Cithrin had to keep out of sight. She’d spent the whole journey down from the icy coast to Rivenhalm wrapped in a colorless woolen cloak and hood, trying not to be noticeable and feeling as unobtrusive as blood on a wedding dress. A half-Cinnae woman in Antea would suggest only one name to the townsfolk. Cithrin bel Sarcour was, after all, the slut and daughter of lies who’d humiliated the Lord Regent and aided the filthy Timzinae in their plots against the empire. It gave her more attention than any banker would want. Her best defense was that a woman of that stature and power would never be so stupid as to travel the back roads with only a handful of actors, a single guard, and an exile and traitor whom Geder had ordered killed if found inside his borders. If she had been able to trust the work to anyone else, she wouldn’t have come.

Except that wasn’t true. This was better than sitting quietly in Carse, waiting for word to come. And if it was a problem, at least it was hers. It was better to be damned for what she was.

Charlit Soon’s giggle came from the yard, and a boy’s rough voice trying to be deeper than it was. The other players went quiet, holding their conversation until they knew the results of her mission. She squealed and laughed and then her shadow came through the stable door alone. The boy’s footsteps were almost too quiet to hear, even before he retreated.

Charlit’s round face glowed.

“He’s at his holding,” she said. “Apparently Lord Lehrer Palliako isn’t what you’d call a fixture at court, even if his son does run it.”
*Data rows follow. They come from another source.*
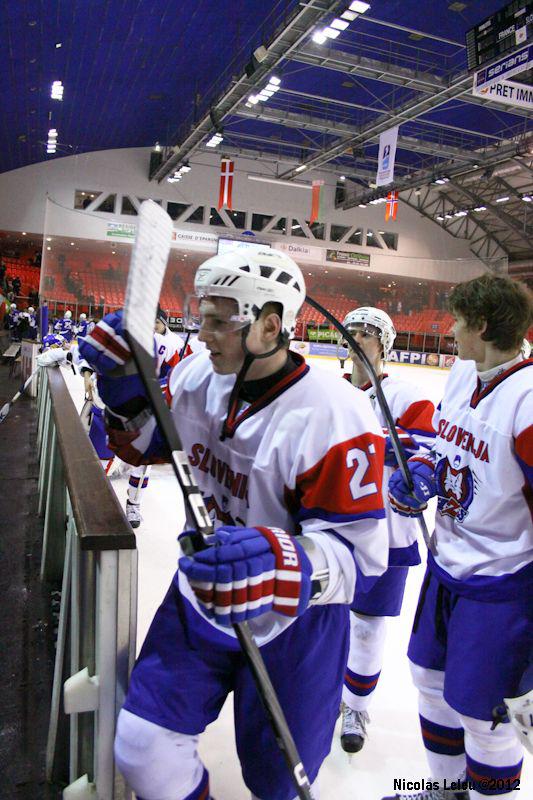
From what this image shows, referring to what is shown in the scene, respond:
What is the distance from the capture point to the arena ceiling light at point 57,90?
12.2 meters

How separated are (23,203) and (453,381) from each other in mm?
21062

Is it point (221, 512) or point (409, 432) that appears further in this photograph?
point (409, 432)

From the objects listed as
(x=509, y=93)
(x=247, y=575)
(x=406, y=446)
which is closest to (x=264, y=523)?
(x=247, y=575)

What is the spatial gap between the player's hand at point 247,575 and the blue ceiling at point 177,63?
10.1 m

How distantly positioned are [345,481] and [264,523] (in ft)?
0.64

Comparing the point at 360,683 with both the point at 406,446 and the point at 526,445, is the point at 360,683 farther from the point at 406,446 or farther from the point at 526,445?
the point at 526,445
“Could have told you that,” Barriath said, with a scowl. “Wait. I did tell you that. More than once.”

“You didn’t say he was at home just now,” Sandr pointed out with feigned mildness. The two men had been needling each other since landfall in the north. Cithrin had a sense that she didn’t want to examine why the pair got on so poorly.

“And,” Charlit Soon said, lifting her chin, “he’s due to visit a particular set of farms tomorrow. I even have directions to the road he goes down to reach them.”

“Well done,” Cary said, then turned to Cithrin. “You know what you want to do, then?”

In the stall behind them, a thin, shaggy horse sighed and shifted, scratching himself against the wooden posts. The straw around her feet skittered in the little breeze. The others were looking at her, waiting.

“I know what I want to try,” she said.

The next day, they went out. Horses were too expensive to take without drawing attention, but the march wasn’t long, and the landscape welcomed them. The trees outside Rivenhalm were still bare from the winter, but warm winds had almost finished melting the snow. Only the deep shadows still held pale and dirty lumps, half snow and half ice, and all surrendering to the coming springtime. Pale-green sprouts were pushing their way up from the dark earth. Gravel and mud made a raised roadway, and a slope to the north came to a ditch already running with brown, murky water. Everything smelled of rich soil and the coming spring. Rivenhalm’s farmland to the west of the holding lay on a plain, but Cithrin and the others didn’t go so far as to see them. They made their little camp in among the trees on a long straight stretch, waiting. The low, white sky softened the sunlight, leaving everything cool and nearly shadowless. Everything else she’d done, now she was trying her hand at banditry.